Fortunately, neither is true. (See a video of The Urban Institute’s Rudy Penner busting some big Social Security myths.)
Social Security is not a Ponzi scheme. A Ponzi scheme is based on a lie in which the perpetrator promises a few people a great investment with high and steady returns. Then he promises the same (nonexistent) investment to a few more people, paying the first investors with the second investors’ money, rather than actually making a strategic investment. The scam inevitably collapses when the pool of “trickable” people runs dry.
Social Security, in contrast, is clear about why you pay, what happens to your money, and what you’ll get out of it. Yes, similar to a Ponzi scheme, it uses contributions from today’s workers for today’s retirees. But the pool of contributors will never run dry - if you work legally in the U.S. (with a few exceptions) you have to pay into Social Security. What’s more, any of that guaranteed revenue that exceeds what is paid to retirees accumulates in a big pot called the trust fund that earns interest over time.
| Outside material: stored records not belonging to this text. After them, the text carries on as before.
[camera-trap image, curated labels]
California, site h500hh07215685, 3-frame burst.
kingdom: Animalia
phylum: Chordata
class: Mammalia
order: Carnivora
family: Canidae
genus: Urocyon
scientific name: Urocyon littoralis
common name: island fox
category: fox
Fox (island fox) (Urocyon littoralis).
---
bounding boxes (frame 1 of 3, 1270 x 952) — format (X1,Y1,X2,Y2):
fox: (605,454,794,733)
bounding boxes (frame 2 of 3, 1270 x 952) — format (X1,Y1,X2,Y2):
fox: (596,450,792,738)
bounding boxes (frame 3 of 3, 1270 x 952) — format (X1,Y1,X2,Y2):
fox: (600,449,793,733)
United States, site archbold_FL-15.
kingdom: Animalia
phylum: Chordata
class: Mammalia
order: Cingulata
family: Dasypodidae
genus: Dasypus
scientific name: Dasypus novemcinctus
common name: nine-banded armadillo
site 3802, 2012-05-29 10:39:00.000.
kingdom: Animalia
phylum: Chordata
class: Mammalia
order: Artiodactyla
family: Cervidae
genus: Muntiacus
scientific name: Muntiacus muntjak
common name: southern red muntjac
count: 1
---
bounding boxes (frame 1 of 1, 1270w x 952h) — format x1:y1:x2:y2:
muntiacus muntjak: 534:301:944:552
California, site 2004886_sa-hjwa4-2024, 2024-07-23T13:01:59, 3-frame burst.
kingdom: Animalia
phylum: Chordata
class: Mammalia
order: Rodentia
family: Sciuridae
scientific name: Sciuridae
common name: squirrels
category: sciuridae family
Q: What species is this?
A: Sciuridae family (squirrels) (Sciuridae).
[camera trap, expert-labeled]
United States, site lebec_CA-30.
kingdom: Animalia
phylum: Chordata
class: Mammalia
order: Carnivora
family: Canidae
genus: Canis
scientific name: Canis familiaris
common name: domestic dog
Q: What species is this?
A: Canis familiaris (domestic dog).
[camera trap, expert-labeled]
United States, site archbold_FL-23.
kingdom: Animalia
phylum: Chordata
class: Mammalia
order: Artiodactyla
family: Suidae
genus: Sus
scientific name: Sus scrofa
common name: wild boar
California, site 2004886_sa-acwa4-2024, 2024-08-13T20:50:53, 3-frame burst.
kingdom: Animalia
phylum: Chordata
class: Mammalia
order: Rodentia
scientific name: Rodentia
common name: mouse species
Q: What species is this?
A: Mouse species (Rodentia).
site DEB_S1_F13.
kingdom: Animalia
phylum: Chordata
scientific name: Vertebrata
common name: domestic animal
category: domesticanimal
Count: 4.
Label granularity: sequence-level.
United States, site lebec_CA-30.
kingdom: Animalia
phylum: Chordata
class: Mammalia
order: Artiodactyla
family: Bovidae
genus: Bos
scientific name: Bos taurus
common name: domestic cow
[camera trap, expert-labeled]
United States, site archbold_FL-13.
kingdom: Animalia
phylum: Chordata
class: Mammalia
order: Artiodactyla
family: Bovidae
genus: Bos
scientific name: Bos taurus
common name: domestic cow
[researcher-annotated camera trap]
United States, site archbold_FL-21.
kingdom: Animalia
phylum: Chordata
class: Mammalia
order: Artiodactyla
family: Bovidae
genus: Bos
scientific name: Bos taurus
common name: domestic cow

So what is wrong with Social Security? Despite those important differences, Social Security’s biggest problem is similar to what inevitably collapses a Ponzi scheme. Birth rates and the labor force participation have shrunk slowly for decades, and now baby boomers are retiring in droves. Each year, there are fewer workers supporting more retirees (by 2035, there will be only two workers for every retiree, down from three today). As this disparity grows, retirees’ benefits will be taken from the trust fund, drawing it down slowly until it’s gone (assuming we make no reforms to the system in the meantime).
Social Security will keep paying benefits. But even if Congress passes no reforms at all millennial retirees will get 75-80 percent of their promised benefits. The trust fund will be depleted by the late 2030s, but payroll taxes from current workers will keep rolling in.
What’s more, those benefits at 75-80 percent of promised levels may still give millennial retirees similar purchasing power as today’s Social Security beneficiaries. Why? To calculate a retiree’s benefits, her earnings are adjusted by the change over her lifetime in average salaries. Because salaries have historically grown faster than prices, 30 years from now, 75 percent of statutory Social Security benefits will likely have about the same purchasing power as 100 percent of today’s benefits.
None of this means that we shouldn’t reform the system as soon as possible—and there are many proposed reforms out there—but both are topics for subsequent posts.